Şiddet uygulayan terör örgütü PKK ile bağlantılı olduğu için kapatıldı!
Dünyanın hiçbir yerinde “Madem hakların seviyesi düşük, madem özerklik yok, o halde şiddet uygulayan bir örgüte yakın durmakta bir mahzur yoktur” diyen bir hukuk anlayışı yoktur.
Diğerlerini bilemem ama Ömer Taşpınar neden bu kadar sığ kaldı, şaştım kaldım!
AİHM, Herri Batasuna Partisi kapatılırken Avrupa İnsan Hakları Sözleşmesi’nin siyasal parti kurma özgürlüğüne ilişkin 11. maddesinin ihlal edilmediği sonucuna varıyor.
Madde diyor ki:
“1) Herkes asayişi bozmayan toplantılar yapmak, dernek kurmak, ayrıca çıkarlarını korumak için başkalarıyla birlikte sendikalar kurmak ve sendikalara katılmak haklarına sahiptir.
2) Bu hakların kullanılması, demokratik bir toplumda, zorunlu tedbirler niteliğinde olarak, ulusal güvenliğin, kamu emniyetinin korunması, kamu düzeninin sağlanması ve suç işlenmesinin önlenmesi, sağlığın veya ahlakın veya başkalarının hak ve özgürlüklerinin korunması amaçlarıyla ve ancak yasayla sınırlanabilir...”
* * *
Kusura bakılmasın ama Sözleşme “11. maddeden sadece siyasi, kültürel, yönetimsel hakları azami seviyeye çıkarmış, talep edenlere özerklik vermiş ülkeler yararlanabilir” demiyor.
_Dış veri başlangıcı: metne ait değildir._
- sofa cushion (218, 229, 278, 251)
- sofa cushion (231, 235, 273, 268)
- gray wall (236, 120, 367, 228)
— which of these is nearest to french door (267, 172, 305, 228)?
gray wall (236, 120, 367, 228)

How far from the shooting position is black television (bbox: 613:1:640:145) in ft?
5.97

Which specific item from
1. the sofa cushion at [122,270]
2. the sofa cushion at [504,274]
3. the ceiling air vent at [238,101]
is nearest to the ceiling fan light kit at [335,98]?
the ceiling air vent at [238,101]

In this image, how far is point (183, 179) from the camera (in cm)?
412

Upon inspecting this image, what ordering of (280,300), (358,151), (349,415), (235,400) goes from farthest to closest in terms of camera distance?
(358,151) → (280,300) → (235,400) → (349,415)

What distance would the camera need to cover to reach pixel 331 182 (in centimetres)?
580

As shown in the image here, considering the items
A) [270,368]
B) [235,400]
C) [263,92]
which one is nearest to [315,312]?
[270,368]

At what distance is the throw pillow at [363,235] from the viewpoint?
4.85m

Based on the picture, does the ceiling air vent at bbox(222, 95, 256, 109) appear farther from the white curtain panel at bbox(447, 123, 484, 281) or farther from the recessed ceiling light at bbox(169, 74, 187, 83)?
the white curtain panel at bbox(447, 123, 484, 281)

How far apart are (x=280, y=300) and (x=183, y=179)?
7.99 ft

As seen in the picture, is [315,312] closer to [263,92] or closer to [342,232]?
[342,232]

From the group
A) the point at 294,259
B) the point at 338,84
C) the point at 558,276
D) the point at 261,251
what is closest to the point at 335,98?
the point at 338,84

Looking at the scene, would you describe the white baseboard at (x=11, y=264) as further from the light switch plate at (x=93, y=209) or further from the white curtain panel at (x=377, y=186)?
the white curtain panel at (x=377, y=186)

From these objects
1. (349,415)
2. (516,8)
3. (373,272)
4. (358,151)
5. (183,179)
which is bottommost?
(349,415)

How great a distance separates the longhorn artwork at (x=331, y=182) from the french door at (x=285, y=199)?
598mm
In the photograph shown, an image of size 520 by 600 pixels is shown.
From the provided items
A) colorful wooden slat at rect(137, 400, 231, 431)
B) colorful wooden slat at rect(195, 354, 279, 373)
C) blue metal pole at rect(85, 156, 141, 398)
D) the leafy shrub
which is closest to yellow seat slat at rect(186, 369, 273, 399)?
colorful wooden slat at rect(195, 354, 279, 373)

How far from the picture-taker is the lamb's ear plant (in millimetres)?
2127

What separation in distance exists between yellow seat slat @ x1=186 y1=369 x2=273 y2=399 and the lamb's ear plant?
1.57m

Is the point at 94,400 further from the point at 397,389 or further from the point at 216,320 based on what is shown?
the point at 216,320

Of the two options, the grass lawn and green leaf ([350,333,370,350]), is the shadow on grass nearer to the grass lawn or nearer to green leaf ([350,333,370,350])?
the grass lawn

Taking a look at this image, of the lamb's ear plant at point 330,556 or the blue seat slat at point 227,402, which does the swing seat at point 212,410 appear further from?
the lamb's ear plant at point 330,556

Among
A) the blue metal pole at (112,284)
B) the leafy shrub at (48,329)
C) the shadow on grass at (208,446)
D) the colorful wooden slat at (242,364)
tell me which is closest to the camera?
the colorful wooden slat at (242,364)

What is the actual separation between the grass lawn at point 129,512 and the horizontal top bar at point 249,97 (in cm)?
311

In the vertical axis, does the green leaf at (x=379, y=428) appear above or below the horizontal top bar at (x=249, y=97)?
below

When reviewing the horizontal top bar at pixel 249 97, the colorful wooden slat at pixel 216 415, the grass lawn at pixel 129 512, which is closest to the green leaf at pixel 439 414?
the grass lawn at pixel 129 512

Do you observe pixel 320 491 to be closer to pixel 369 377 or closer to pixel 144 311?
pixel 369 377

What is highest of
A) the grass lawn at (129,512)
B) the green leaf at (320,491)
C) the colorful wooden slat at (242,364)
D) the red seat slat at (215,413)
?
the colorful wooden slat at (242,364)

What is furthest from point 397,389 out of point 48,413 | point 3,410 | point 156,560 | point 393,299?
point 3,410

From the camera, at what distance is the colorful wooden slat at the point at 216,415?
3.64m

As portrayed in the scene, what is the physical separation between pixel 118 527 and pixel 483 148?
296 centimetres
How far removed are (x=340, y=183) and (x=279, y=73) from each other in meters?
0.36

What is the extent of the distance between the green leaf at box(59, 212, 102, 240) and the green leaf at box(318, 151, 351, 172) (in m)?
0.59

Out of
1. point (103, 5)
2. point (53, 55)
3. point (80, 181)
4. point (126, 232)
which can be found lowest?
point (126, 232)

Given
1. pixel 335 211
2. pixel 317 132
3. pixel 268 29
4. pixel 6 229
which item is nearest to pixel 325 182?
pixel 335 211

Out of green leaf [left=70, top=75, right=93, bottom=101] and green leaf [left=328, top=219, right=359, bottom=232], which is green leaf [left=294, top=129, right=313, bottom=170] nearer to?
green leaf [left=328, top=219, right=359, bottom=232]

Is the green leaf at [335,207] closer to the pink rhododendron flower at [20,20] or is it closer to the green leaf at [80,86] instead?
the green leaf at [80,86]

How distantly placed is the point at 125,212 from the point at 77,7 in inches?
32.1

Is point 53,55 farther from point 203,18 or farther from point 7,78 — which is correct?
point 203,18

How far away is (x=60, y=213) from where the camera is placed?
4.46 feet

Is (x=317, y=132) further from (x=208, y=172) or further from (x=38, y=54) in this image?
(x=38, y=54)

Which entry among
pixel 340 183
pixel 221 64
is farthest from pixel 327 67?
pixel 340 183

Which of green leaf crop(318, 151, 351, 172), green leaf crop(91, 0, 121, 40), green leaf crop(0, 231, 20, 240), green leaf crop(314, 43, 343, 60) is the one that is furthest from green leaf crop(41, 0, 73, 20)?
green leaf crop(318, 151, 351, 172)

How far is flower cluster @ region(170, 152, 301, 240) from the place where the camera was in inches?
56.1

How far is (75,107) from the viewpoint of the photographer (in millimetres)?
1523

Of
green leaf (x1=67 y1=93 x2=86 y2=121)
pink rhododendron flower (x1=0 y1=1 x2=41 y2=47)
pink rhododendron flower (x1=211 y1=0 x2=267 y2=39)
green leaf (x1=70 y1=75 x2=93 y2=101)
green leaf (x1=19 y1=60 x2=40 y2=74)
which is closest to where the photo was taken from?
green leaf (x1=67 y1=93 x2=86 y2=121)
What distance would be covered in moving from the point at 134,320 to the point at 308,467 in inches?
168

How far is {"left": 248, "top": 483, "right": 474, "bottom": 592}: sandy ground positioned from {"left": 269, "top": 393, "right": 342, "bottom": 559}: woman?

Bu maddeye göre, Ömer Taşpınar’ın “İki ülke arasındaki demokratik ve anayasal platform bu kadar farklıyken neden hukuk ölçüleri birebir olsun ki?” sorusu esasen abesle iştigal etmenin dik âlâsı oluyor. Ömer Taşpınar da şu sorulara cevap versin:
“DTP ile PKK bağlantılı değil mi? DTP PKK şiddetine ne zaman karşı çıktı?”